Cahier critique 14/06/2017

“La queue de la souris” de Benjamin Renner

Alors que sort Le grand méchant renard et autres contes de Benjamin Renner, adapté de sa BD, retour sur un de ses courts métrages multiprimé. Bonus : entretien avec Christophe Héral, le compositeur de la musique originale.

En 2007, Benjamin Renner réalisait son film de fin d'études à l'école de la Poudrière, qui devait déjà faire grand bruit dans le monde du cinéma d'animation. Ce très court film de quatre minutes semble d'une simplicité, voire d'un minimalisme, désarmants. Il révélait déjà le talent et la personnalité de son auteur.

Une souris (blanche), est attrapée par un lion (noir). À la façon d'une fable de La Fontaine, la souris va tenter de garder la vie grâce à quelques subterfuges, échappant tour à tour à un crapaud, un oiseau, un serpent, les offrant en pâture au lion, qui finit par perdre patience. Tentant le tout pour le tout, la petite souris finit par rugir plus fort que le lion et sauver sa peau.

Reprenant une esthétique inspirée du papier découpé et du théâtre d'ombres, à la façon d'une Lotte Reiniger, Benjamin Renner démontrait sa virtuosité d'animateur. La gestuelle souple et bondissante de la souris est déjà celle du renard de son dernier film, teintée d'un soupçon de burlesque (Le grand méchant renard et autres contes). L'atmosphère de la forêt sombre n'est pas sans rappeler un autre grand maître du cinéma d'animation, Iouri Norstein, et particulièrement son Hérisson dans le brouillard (l'humour en plus), dans lequel un petit hérisson tentait de retrouver son chemin dans une forêt où s'était levé un épais brouillard, et croisait des être étranges et parfois inamicaux.

Les thématiques et préoccupations que développe (malgré lui ?) Benjamin Renner sont également clairement énoncées dans ce premier film. Rapports de force entre le grand et le petit, retournement de situation où le faible prend l'avantage, utilisation de la figure animale, gentille irrévérence, humour teinté de mélancolie (ou l'inverse).

Les personnages de Benjamin Renner, la souris, Célestine (une autre souris), le renard... sont tous des rebelles, des incompris, qui, après avoir fait de leur mieux, laissent exploser leur colère. Si l'humour n'était pas si présent, le gag la clé de voûte, tout cela pourrait être fort dramatique.

Lorsque la souris blanche apparaît au début du film, il semble qu'elle va se briser, ses pattes ne sont pas réellement attachées à son corps, comme des bâtons d'allumettes.
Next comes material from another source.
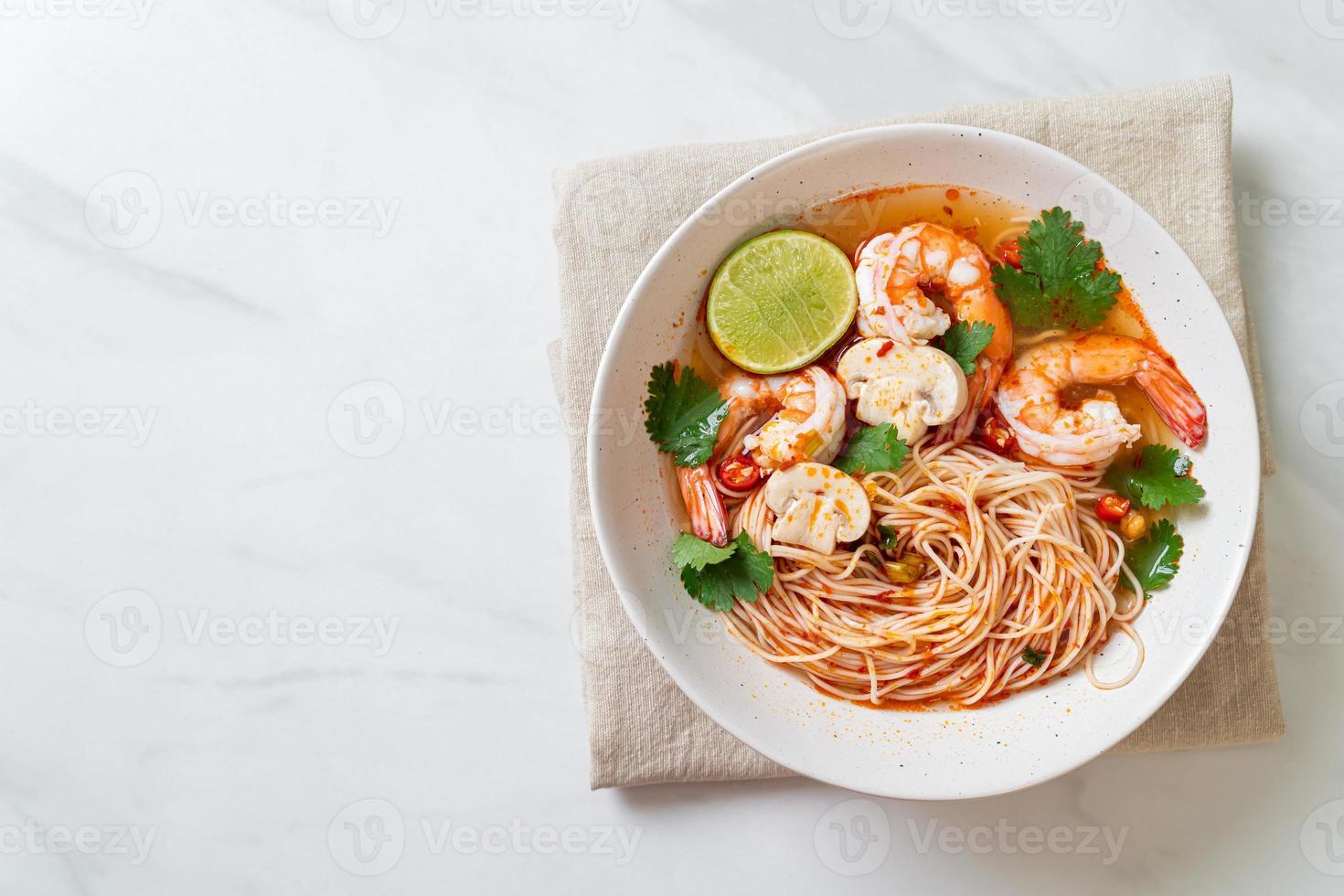 Noodles with spicy soup and shrimps photo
Le lion la capture, ne va en faire qu'une bouchée, comment pourrait-il en être autrement ? C'est grâce à la parole que la souris s'en sort, car le dialogue est lui aussi fondamental dans le travail du réalisateur, aimant faire plaider ses personnages, leur donnant de l'esprit, eux qui n'ont pas le corps qui leur permettrait d'être, a priori, respecté.
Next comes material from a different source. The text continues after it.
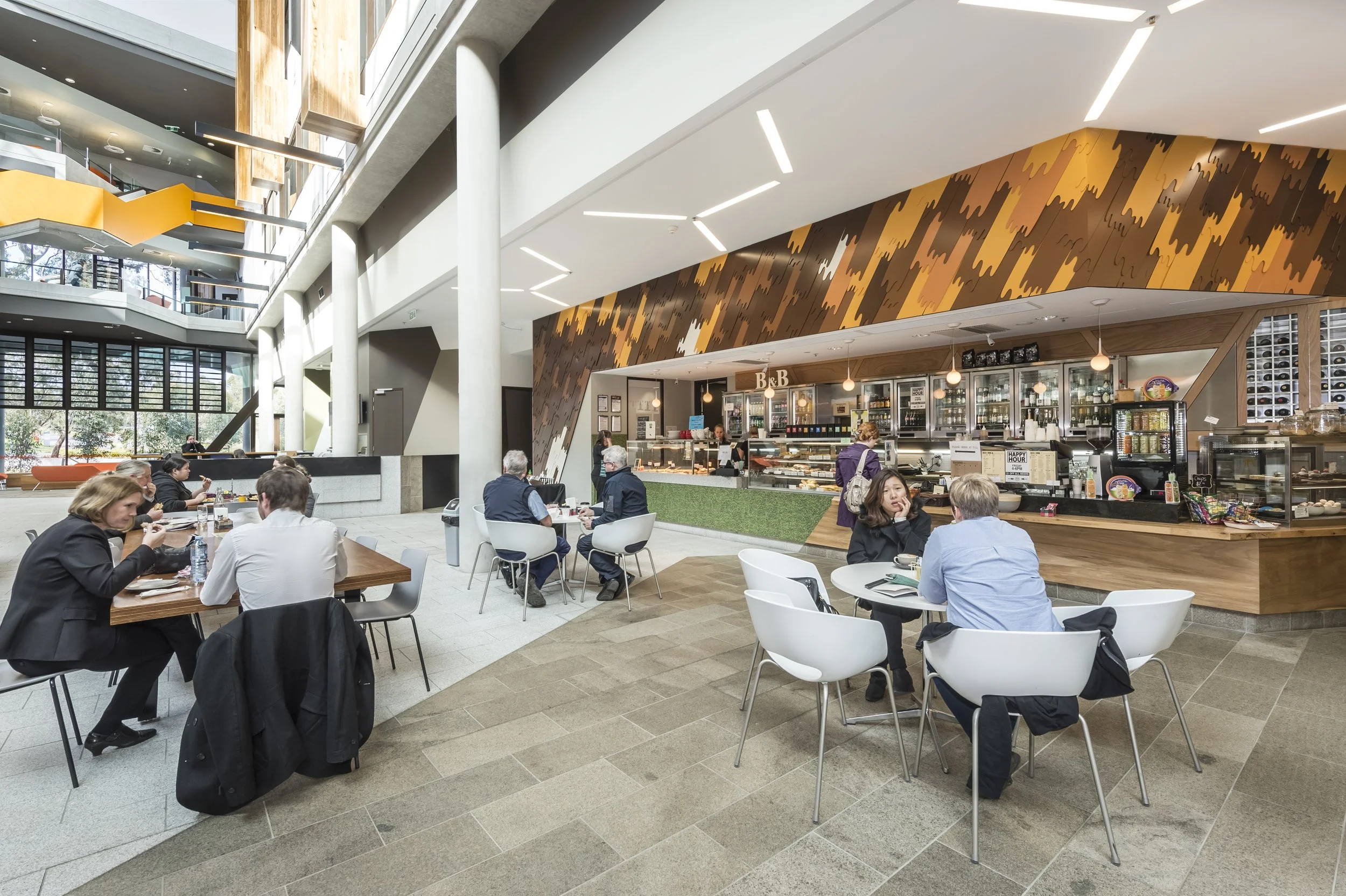 Interior of a modern coffee shop with multiple tables and customers, a counter with a variety of baked goods, and contemporary architectural design including large windows, white pillars, and decorative ceiling lighting.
Proie, orpheline, piètre chasseur, les personnages choisis par Benjamin Renner, ou qu'on lui confie, sont, au point de départ, de simples losers. Il en fait de véritables héros, qui bouleversent l'ordre établi durablement, faisant exploser les modèles sociaux, notamment familiaux : les souris vivent avec les ours, les renards peuvent élever des poussins, et les souris blanches règnent sur les lions.

Cécile Giraud

Réalisation et scénario : Benjamin Renner. Compositing : Pierric Gibert. Texture des décors : Elena Pomares. Montage : Emmanuelle Pencalet. Musique originale et création sonore : Christophe Héral. Production : La Poudrière.